DOCUMENT SECTION ::
This is an archived course. A more recent version may be available at ocw.mit.edu.

Assignments

This page presents examples of student work.

First Writing Assignment: Negotiating Identities

Due in Ses #2

The reading and writing we will do for this class will invite you to consider how others write with and through a variety of identity categories as they offer to readers their perspectives and narrate their experiences in the world, and also for you yourselves to write from one or several of the identity categories to which you can lay claim. What identities are available to you as a writer (assuredly more than one)? Which of those seem particularly to call you as you think about the writing you will do for this class?

One of your identities is writer, so I would appreciate your telling me now something about your history, habits, and passions as a writer. What successes have you had with writing? What struggles or uncertainties have you had? What do you hope to accomplish in the writing you will do for this class?

Finally, is it important—or is it unavoidable—for writers to write from particular (and openly declared) identities? Why or why not?

Please bring your typewritten responses to this assignment with you to class on Tuesday next week. We'll talk about some excerpts from what you've written as a starting place for our writerly conversations this semester.

The Investigative Essay

One of the essays you submit this semester must be an investigative one—that is, an essay that depends for its effectiveness not only on your style and voice, but also on information you gather from sources outside your own experience in order to speak convincingly and with authority on the subject you have chosen to write about.

What the investigative essay is not is a "research paper" in the sense you may be used to thinking of that genre in school. It must be an essay: your voice, your perspective, your persona must be evident in the piece, and, as in the more strictly personal essay, your lived experience can be included in the piece, as appropriate or desirable. I will give you some examples of essays of the kind I am asking you to write here, and we will discuss the various strategies the different essayists have used in order to make their case, whatever it may be.

INFORMATION SHOWN ::
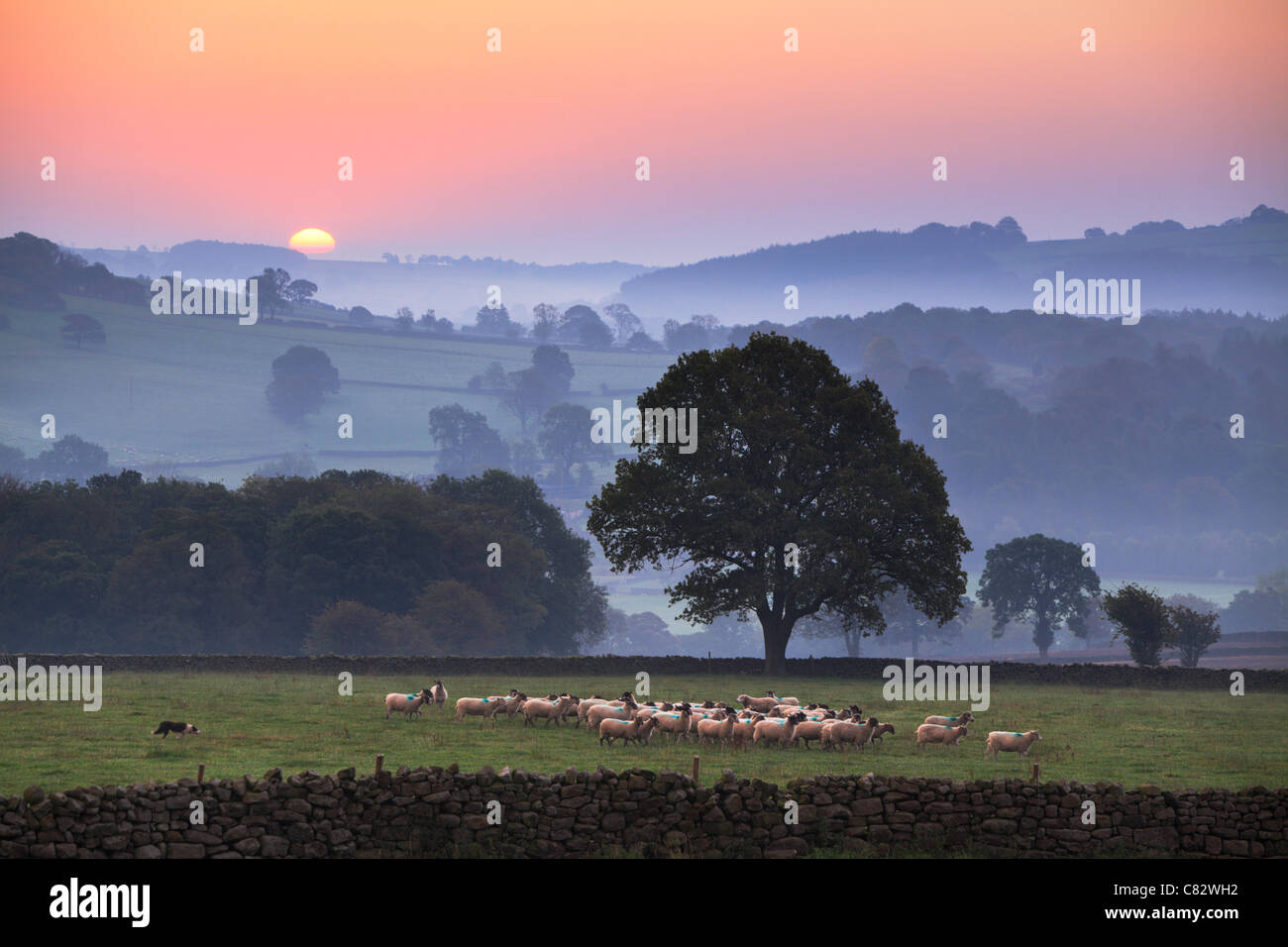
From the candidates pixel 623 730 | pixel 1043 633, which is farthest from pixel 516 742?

STATED PROBLEM 1 ::
From the writing-course assignments text, list every sentence that ends in a question mark.
STATED PROBLEM 2 ::
Copy the writing-course assignments text from "First Writing Assignment: Negotiating" to "in the writing you will do for this class?", renaming "class" to "course" wherever it occurs.
STATED PROBLEM 3 ::
Carry on the writing-course assignments text from its final sentence.

FINAL RESULT 1 ::
1. What identities are available to you as a writer (assuredly more than one)?
2. Which of those seem particularly to call you as you think about the writing you will do for this class?
3. What successes have you had with writing?
4. What struggles or uncertainties have you had?
5. What do you hope to accomplish in the writing you will do for this class?
6. Finally, is it important—or is it unavoidable—for writers to write from particular (and openly declared) identities?
7. Why or why not?

FINAL RESULT 2 ::
First Writing Assignment: Negotiating Identities

Due in Ses #2

The reading and writing we will do for this course will invite you to consider how others write with and through a variety of identity categories as they offer to readers their perspectives and narrate their experiences in the world, and also for you yourselves to write from one or several of the identity categories to which you can lay claim. What identities are available to you as a writer (assuredly more than one)? Which of those seem particularly to call you as you think about the writing you will do for this course?

One of your identities is writer, so I would appreciate your telling me now something about your history, habits, and passions as a writer. What successes have you had with writing? What struggles or uncertainties have you had? What do you hope to accomplish in the writing you will do for this course?

FINAL RESULT 3 ::
Sources that are appropriate will depend entirely on your subject. The kind of research you may already be familiar with—library or online research of books, newspapers, magazines, articles, visual information—is likely to be necessary but will almost certainly not be sufficient. Interviews, searching archival records, laboratory experiments, visits to appropriate places, careful observation, seeing films, listening to music, critically scrutinizing ads—all these may supplement (or in some cases even replace) the usual kinds of research that may be familiar to you from your school experience.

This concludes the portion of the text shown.